Lawyers in Prison, Lawyers in Exile

 

Foreign Enemy Watch. While Britain is the Number One target of Iranian officials and media today, another foreign foe gets some breathing space — Minister of Intelligence Heydar Moslehi says “nothing points to Israel” in last month’s murder of postgraduate student Dariush Rezaeinejad, who was initally claimed to be associated with Iran’s defence establishment.

Press Watch. Iranian authorities have imposed a one-year banon the journal Rouyesh and put the publications Jam-e Jam and Donya-ye Javanan on one year’s probation.

Economy Watch. At least one Iranian politician is resisting the temptation to play the Britain Diversion Game today — Tehran Mayor Mohammad-Baqer Qalibaf says instead that poverty, lies, discord, and economic problems are haunting Iranian society.

Meanwhile Reuters, consulting some economists, discovers that last month’s International Monetary Fund “report” on Iran’s economy is little more than a misleading press release for the regime (see EA on 14 June16 July, and 4 August for the same revelation).

Claim of Day. Surely the top billing on today’s play-acting over Britain has to go to the Supreme Leader — Fars proclaims that Ayatollah Khamenei predicted the unrest in England when he said this spring that the “Islamic Awakening” would soon spread to Europe.

Not-at-All-Hypocritical Watch. Back from a break to find Iranian officials and media handing out advice and criticism to their British counterparts amidst unrest in English cities….

President Ahmadinejad leads the waydeclaiming on State radio, “The U.N. is silent. Human rights bodies are silent. If one percent of this happens in countries that oppose the West, they scream until they are hoarse. Why is the Security Council silent?”

State outlet Press TV backs up the President, with three of its top eight stories on “Iran” actually about “Britain”: in addition to Ahmadinejad’s speech, there are interventions by Zohreh Elahian, the head of Parliament’s Human Rights Committee, on Britain’s “racist” treatment of “protesters”, and by Mahmoud Ahmadi Bighash of the National Security Committee on the “intellectual awakening” of “UK unrest”.

Foreign Affairs (Syria Front). Another sign that some of the Iranian media are beginning to dare to mention the toll of the unrest in Syria — Ayande News criticises the silence of State broadcaster IRIB, as it damages Iran’s reputation in countries of the “Islamic uprising”.

Ayande also cites the figure of Syrian activists that more than 2000 people have been killed since the uprising began in mid-March.

Economy Watch. Khabar Online reports that economic stagnation has hit Iran’s import sector, with a 13% decrease in the Iranian year from March 2010 to March 2011. The site says Iran’s balance of trade deficit was $38 billion during the year.

We have opened the second part of our special rolling feature on the list of more than 100 journalists who have been detained since June 2009.

Cartoon of the Day. As the Iranian regime promotes the Islamic Awakening around the world and pays close attention to “protesters” in Britain, Maya Nayestani pointedly noted the overseas case that Tehran is not as keen to mention.
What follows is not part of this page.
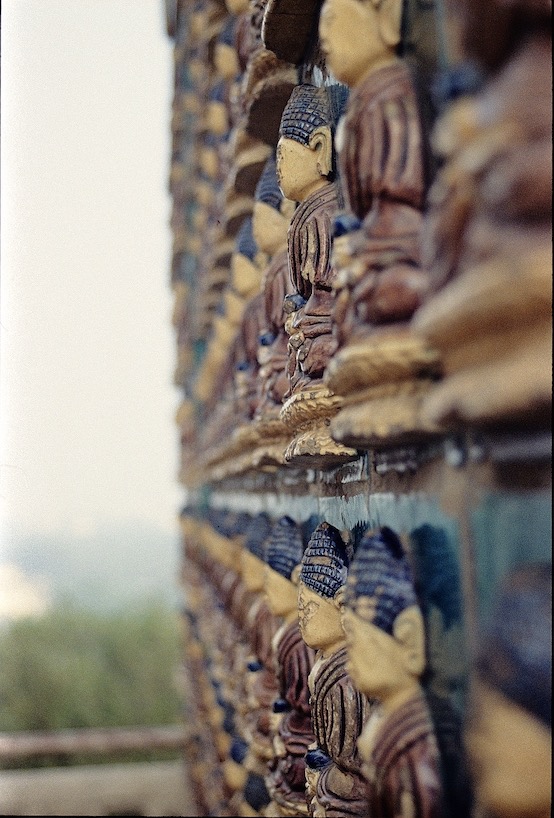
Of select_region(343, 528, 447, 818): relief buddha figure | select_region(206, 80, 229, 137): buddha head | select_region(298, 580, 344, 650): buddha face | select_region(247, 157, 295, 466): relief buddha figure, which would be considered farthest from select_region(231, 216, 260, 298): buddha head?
select_region(343, 528, 447, 818): relief buddha figure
Nayestani’s old man tells Syrian President Bashar al-Assad, “Spit on your honour, Bashar! You choose the wrong one for a recipe, he [the Iranian leadership] couldn’t swallow the morsel himself.”

As we continue our running special on the more than 100 journalists in Iran who have been imprisoned since the June 2009 Presidential election, we note another initiative by Masih Alinejad and translator Azita Irani, who document the detention of 30 attorneys.

Some of the names are familiar to readers outside Iran, such as that of Nobel Prize winner Shirin Ebadi, but the punishment of others on the list has attracted less notice. Consider, for example, of Abdolfattah Soltani:

A well known Iranian lawyer and co-founder of the Center for Defenders of Human Rights, Abdolfattah Soltani was arrested in his office on 16 June 2009, days after the presidential elections.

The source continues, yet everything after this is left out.